Sarah Sengstake et al. BMC Genomics. .

Abstract

Background: Multiplex ligation-dependent probe amplification (MLPA) is a powerful tool to identify genomic polymorphisms. We have previously developed a single nucleotide polymorphism (SNP) and large sequence polymorphisms (LSP)-based MLPA assay using a read out on a liquid bead array to screen for 47 genetic markers in the Mycobacterium tuberculosis genome. In our assay we obtain information regarding the Mycobacterium tuberculosis lineage and drug resistance simultaneously. Previously we called the presence or absence of a genotypic marker based on a threshold signal level. Here we present a more elaborate data analysis method to standardize and streamline the interpretation of data generated by MLPA. The new data analysis method also identifies intermediate signals in addition to classification of signals as positive and negative. Intermediate calls can be informative with respect to identifying the simultaneous presence of sensitive and resistant alleles or infection with multiple different Mycobacterium tuberculosis strains.

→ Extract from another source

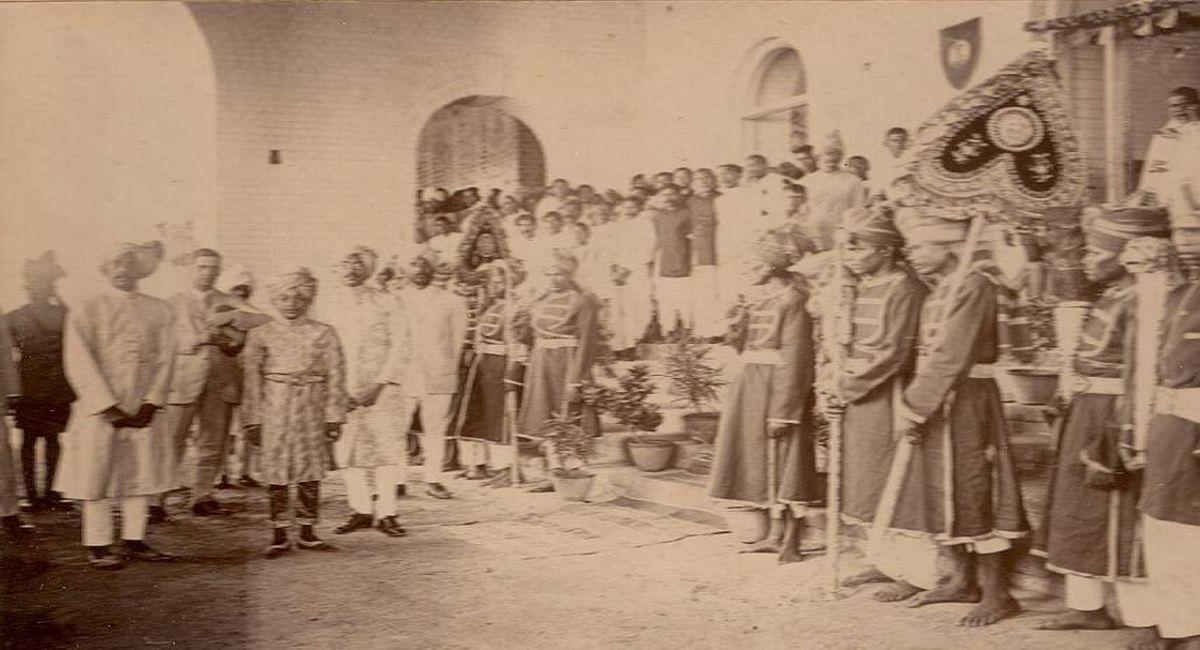 रियासत काल में भी सरायकेला राजवाड़े में मां दुर्गा पूजा की होती थी आराधना.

Results: To validate our analysis method 100 DNA isolates of Mycobacterium tuberculosis extracted from cultured patient material collected at the National TB Reference Laboratory of the National Center for Tuberculosis and Lung Diseases in Tbilisi, Republic of Georgia were tested by MLPA. The data generated were interpreted blindly and then compared to results obtained by reference methods. MLPA profiles containing intermediate calls are flagged for expert review whereas the majority of profiles, not containing intermediate calls, were called automatically. No intermediate signals were identified in 74/100 isolates and in the remaining 26 isolates at least one genetic marker produced an intermediate signal.

Conclusion: Based on excellent agreement with the reference methods we conclude that the new data analysis method performed well. The streamlined data processing and standardized data interpretation allows the comparison of the Mycobacterium tuberculosis MLPA results between different experiments. All together this will facilitate the implementation of the MLPA assay in different settings.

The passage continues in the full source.